Jackson the military strategist also emerges, with an especially telling scene immediately after the Confederate victory at Manassas, or the First Bull Run. The author describes the Northerners' panic as they are suddenly pushed back by an enemy they had belittled; now they fear the worst, even possible evacuation of Washington City: a moment when the Confederates had the best opportunity to win the war and their right to secede. Yet the rains come and the southerners have many wounded themselves and are deterred from further action. Then soon afterwards, Jackson has a conversation with a superior officer, in which he presents a well-thought-out plan to come around and encircle the North, converge on the Capitol, and press for surrender. Jackson points out the necessity of quick, swift and aggressive action, for time is their enemy. Given time, the North will regroup, and with its many more resources will outlast the south and its very limited resources, both of men and supplies for their people.
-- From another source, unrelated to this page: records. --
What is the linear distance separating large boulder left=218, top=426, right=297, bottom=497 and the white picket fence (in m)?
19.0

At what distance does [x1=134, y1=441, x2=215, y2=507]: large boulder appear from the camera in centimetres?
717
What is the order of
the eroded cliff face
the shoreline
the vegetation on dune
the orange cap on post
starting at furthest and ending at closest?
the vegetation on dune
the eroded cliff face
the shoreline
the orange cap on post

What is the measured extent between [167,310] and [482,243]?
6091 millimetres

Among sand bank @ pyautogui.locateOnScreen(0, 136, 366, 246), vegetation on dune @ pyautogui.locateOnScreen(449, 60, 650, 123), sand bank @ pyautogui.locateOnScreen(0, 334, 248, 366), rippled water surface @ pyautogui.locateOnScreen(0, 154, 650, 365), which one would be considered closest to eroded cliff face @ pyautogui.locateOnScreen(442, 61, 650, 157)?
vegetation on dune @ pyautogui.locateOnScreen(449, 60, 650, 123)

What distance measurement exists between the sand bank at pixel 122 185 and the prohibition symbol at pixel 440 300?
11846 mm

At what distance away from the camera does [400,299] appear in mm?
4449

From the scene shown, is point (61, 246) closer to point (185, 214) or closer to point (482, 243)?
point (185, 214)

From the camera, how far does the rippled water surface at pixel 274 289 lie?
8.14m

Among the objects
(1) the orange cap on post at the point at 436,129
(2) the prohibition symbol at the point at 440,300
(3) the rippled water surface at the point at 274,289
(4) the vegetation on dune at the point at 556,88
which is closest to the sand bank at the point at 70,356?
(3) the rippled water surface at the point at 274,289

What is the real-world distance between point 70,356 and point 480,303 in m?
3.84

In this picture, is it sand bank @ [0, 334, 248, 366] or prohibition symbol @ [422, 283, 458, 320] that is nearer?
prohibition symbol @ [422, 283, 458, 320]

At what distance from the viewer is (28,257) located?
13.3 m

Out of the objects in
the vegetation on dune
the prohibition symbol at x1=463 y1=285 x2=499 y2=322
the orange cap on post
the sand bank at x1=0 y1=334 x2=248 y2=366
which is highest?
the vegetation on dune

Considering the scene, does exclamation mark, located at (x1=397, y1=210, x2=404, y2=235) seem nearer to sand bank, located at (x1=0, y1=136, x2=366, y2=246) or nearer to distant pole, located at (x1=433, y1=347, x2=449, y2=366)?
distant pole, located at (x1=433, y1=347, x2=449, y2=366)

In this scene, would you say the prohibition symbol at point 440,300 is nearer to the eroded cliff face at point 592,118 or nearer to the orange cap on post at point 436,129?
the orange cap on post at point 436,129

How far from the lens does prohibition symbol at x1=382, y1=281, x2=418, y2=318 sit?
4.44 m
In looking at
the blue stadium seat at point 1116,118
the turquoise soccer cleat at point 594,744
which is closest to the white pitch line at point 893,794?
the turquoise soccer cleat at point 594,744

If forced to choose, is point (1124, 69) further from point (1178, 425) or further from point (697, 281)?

But like Ahithophel of Biblical days, whose wise counsel to the rebel Absalom against his father King David was ignored, Jackson's astute ideas are ignored, thus setting the stage for what Jackson predicts and would indeed come to pass, bringing the downfall of the Confederate cause. From the biblical parallel the reader can conclude that God has instead chosen to frustrate the good advice of an Ahithophel, or a Stonewall Jackson, for His own purposes, while being gracious to Jackson by giving him many great victories in Northern Virginia, for a time.

Jackson's military brilliance and successes are indeed shown as being crucial to the Southern cause, with Robert E. Lee telling the wounded Jackson that "you have lost your left arm, but I have lost my right arm." As mentioned at the novel's beginning, so becomes clear at the end, the words of the New Orleans bishop ordered to pray when Lincoln's body made its tour through the south: "O Lord, when Thou didst decide to defeat the Confederate States of America, Thou first had to remove Thy servant Stonewall Jackson."